Source:
____________________

The Reciprocal Lattice, Reciprocal Space Flashcards
How can the structure of crystals be found?
From X-Ray diffraction measurements which probe the Reciprocal Lattice.
What is a periodic function?
e.g. f(x) = f(x+a) = f(x+2a)
For the fourier series where sum over n of fnexp(i2πnx/a) = sum over n of fnexp(iGnx), where Gn = 2πn/a, what do we find from plotting Gn?
If we plot Gn, we find that they sit on a lattice with spacing 2π/a, and in 3D the Gn become vector (Gh,k,l)
For a lattice where each point is located by 3 integers n1,n2,n3, what does R(n1,n2,n3) equal and what do we get from this?
R(n1,n2,n3) = n1a+n2b+n3c, we need to look for exp(iG(hkl)*R(n1,n2,n3)) = 1 to define the G’s
What equation do we choose for G(h,k,l)?
G(h,k,l) = hA+kB+lC, where A = 2π(bXc)/(a.(bXc)), B = 2π(cX)/(a.(bXc)), C = 2π(aXb)/(a.(bXc)), and h,k,l are integers
What do A,B and C represent in the new equation for G?
The basis vectors for a new lattice for the G’s.
What is the equation for the potential describing an electrons interaction with nuclei and other electrons?
Must have symmetry of the lattice: V(r) = sum over h,k,l of V(h,k,l)*exp(iG(h,k,l).r)
How do we check for periodicity in V?
V(r+R(n1,n2,n3)) = sum over h,k,l of V(h,k,l)exp(iG(h,k,l).(r+R(n1,n2,n3))) which is equal to the original equation since exp(iG(hkl)R(n1,n2,n3)) = 1.
What can we learn from the orientation of the G(h,k,l)’s?
They define planes in the original real lattice, e.g. cubic crystal R(n1,n2,n3) = n1ax(hat)+n2ay(hat)+n3az(hat)

____________________

Information shown:
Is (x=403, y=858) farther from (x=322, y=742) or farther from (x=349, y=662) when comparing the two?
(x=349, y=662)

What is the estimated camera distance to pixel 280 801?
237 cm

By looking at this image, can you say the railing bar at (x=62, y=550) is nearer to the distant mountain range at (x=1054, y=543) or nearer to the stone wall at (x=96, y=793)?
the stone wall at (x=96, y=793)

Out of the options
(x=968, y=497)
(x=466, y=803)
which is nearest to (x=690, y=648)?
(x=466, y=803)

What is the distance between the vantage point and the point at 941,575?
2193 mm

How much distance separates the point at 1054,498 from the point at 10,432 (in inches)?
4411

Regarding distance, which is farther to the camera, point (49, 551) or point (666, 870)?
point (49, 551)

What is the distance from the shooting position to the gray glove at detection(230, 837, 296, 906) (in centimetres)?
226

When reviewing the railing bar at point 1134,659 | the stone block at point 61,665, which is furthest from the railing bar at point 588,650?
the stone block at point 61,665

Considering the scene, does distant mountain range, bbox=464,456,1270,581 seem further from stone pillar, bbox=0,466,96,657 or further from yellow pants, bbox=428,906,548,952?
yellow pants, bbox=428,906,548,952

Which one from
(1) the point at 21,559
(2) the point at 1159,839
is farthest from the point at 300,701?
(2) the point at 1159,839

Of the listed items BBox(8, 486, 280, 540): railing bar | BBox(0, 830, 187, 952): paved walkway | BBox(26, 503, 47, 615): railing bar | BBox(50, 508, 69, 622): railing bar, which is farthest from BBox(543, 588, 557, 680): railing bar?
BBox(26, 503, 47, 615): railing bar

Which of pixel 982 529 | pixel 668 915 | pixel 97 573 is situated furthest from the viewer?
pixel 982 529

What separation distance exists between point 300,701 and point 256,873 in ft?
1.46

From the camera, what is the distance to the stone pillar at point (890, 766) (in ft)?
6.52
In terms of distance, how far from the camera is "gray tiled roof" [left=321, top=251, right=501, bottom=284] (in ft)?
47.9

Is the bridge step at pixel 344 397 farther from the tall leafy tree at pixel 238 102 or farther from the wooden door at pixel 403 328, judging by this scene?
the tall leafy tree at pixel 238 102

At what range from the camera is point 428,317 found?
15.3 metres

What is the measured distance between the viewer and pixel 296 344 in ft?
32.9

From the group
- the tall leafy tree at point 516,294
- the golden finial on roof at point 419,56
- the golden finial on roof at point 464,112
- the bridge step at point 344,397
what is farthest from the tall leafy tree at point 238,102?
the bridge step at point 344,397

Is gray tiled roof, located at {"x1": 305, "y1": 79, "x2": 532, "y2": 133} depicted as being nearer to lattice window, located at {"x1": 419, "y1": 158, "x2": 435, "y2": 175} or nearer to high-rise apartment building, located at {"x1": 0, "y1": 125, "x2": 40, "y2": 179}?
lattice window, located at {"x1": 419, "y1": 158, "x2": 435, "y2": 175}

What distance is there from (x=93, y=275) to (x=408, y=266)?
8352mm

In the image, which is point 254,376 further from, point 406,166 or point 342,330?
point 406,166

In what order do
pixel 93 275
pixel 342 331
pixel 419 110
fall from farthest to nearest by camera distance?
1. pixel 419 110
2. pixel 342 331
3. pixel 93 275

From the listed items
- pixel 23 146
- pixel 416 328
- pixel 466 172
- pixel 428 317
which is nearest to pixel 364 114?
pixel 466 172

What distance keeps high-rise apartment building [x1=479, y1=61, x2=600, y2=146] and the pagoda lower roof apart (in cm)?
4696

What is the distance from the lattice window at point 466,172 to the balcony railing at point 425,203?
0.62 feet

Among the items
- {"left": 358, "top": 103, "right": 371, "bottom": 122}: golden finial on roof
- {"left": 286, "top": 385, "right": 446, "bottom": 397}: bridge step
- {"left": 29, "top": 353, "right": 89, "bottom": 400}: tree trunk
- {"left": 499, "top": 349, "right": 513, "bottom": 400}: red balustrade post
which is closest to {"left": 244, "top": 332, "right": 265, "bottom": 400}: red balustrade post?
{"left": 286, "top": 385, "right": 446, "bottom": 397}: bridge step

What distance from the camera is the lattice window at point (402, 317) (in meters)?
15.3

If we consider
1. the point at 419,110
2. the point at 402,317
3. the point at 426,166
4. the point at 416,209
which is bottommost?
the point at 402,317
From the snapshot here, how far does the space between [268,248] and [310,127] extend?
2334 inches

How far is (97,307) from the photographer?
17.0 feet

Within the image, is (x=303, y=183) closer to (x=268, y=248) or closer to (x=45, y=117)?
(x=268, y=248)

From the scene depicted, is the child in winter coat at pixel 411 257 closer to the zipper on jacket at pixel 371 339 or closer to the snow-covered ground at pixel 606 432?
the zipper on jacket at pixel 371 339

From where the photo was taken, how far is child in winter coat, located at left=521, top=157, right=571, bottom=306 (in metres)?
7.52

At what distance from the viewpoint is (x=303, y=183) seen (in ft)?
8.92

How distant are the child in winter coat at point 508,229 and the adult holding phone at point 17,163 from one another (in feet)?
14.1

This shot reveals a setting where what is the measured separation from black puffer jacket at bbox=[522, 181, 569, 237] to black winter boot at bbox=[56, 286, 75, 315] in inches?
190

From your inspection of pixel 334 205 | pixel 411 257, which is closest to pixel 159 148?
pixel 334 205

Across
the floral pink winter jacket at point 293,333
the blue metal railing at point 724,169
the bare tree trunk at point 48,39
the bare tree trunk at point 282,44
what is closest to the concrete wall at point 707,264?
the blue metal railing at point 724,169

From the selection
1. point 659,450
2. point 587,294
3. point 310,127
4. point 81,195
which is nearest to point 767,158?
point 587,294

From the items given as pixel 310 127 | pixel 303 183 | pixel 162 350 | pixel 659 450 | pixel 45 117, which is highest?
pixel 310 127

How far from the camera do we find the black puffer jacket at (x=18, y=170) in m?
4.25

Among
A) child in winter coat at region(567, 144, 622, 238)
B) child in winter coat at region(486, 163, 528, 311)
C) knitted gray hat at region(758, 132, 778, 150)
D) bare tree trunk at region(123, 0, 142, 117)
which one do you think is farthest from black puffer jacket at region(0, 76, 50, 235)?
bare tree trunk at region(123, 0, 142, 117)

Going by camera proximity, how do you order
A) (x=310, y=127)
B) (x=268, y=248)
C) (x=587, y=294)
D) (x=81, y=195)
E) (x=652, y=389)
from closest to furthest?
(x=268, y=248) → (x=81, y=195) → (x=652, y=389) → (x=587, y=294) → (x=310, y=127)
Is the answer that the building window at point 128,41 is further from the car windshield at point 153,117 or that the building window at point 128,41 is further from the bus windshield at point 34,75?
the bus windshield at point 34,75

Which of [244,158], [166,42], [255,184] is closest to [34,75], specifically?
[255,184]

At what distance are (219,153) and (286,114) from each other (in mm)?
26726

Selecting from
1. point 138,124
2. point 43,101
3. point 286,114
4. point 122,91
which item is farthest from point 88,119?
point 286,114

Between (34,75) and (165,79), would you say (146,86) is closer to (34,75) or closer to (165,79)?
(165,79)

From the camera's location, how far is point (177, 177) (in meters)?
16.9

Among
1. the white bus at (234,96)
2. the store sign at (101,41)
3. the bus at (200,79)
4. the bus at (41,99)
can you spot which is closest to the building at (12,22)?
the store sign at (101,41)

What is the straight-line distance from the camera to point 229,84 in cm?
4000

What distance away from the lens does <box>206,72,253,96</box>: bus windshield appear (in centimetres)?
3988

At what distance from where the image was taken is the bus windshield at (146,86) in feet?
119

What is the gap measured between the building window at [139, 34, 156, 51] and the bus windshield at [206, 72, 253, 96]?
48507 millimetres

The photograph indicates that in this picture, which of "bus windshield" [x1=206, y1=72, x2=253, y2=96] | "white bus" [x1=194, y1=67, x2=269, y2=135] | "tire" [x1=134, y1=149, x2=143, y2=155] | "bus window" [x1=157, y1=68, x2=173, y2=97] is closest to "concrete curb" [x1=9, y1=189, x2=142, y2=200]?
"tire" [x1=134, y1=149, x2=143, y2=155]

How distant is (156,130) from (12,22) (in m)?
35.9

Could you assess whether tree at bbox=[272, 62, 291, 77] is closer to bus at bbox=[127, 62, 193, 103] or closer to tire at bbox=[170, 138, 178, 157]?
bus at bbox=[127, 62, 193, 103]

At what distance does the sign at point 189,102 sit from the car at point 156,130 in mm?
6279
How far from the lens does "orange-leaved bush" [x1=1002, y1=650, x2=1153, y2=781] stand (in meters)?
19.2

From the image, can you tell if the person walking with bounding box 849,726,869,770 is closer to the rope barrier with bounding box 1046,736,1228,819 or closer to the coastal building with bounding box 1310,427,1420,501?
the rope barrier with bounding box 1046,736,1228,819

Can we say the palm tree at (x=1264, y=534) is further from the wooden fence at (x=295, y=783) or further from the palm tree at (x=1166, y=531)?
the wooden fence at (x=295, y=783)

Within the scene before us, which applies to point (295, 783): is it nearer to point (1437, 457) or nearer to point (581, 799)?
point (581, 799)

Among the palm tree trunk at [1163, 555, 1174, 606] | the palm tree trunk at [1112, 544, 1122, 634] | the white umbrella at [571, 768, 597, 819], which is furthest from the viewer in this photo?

____________________

Required work:
#1 Pull out every line of the rows that contains the string "further". Matching is case-sensitive.
#2 Carry on the reciprocal lattice flashcards from the last line shown.
The rows have no connection to the reciprocal lattice flashcards.

Solved tasks:
#1
Considering the scene, does distant mountain range, bbox=464,456,1270,581 seem further from stone pillar, bbox=0,466,96,657 or further from yellow pants, bbox=428,906,548,952?
In the image, which is point 254,376 further from, point 406,166 or point 342,330?
Is the answer that the building window at point 128,41 is further from the car windshield at point 153,117 or that the building window at point 128,41 is further from the bus windshield at point 34,75?
Can we say the palm tree at (x=1264, y=534) is further from the wooden fence at (x=295, y=783) or further from the palm tree at (x=1166, y=531)?

#2
For R(n1,n2,n3) = n1ax(hat)+n2ay(hat)+n3az(hat), what do we fine G(h,k,l) equals?
G(h,k,l) = hA+kB+lC, where A = 2π(y(hat) X z(hat))a^2/(a^3(x(hat).(y(hat) X z(hat))) = 2π/a x(hat), B = 2π/a y(hat), C = 2π/a z(hat), so is a cubic lattice with spacing 2π/a
What would G(0,0,1) be for the example above?
G(0,0,1) = 2π/a z(hat), which is a vector which specifies a plane perpendicular to the z-axis.
What defines the first Brillouin Zone?
The Wigner-Seitz unit cell for the reciprocal lattice is called the first Brillouin zone and is constructed in the same way.
What is the free electron model of a metal?
Loosely bound valence electrons modelled as non-interacting fermions moving in effective potential set up by nuclei and other electrons.
In the free electrons model of a metal, what is the potential modelled as?
Potential modelled as a uniform positively charged background, which ensures that the system is overall charge neutral.
What does each electron move between in a box of dimensions Lx, Ly, Lz?
Each electron moves between 0<=x<=L
What is the TISE for this electron in box problem?
-ћ^2/2m d^2/dx^2 *Ф(x) = EФ(x), where Ф(x) = Aexp(ikx)+Bexp(-ikx) = Ccoskx + Dsinkx, E = ћ^2k^2/2m (for standing wave)
What boundary conditions do we use in the electrons in box problem?
Trap electron in the box, so Ф(0)=Ф(L)=0, so sub these into the equation for Ф to get equations for k and therefore En.
What is the equation for the amount of fermions in the box?
Fill up the states with N fermions, 2 per state (up and down), so N = 2n(F)
What is the Fermi wavevector?
The wavevector k(F) for the highest occupied state.
What is the equation for k(F)?
k(F) = n(F)*π/L = Nπ/2L = π/2 *ρ, where ρ = N/L and is the density of electrons.
What is the equation for the fermi energy E(F)?
The same energy equation but with k(F) subbed in: E(F) = ћ^2/2m *(Nπ/2L)^2 = ћ^2 *π^2/8m *ρ^2
What does the graph of E against k look like?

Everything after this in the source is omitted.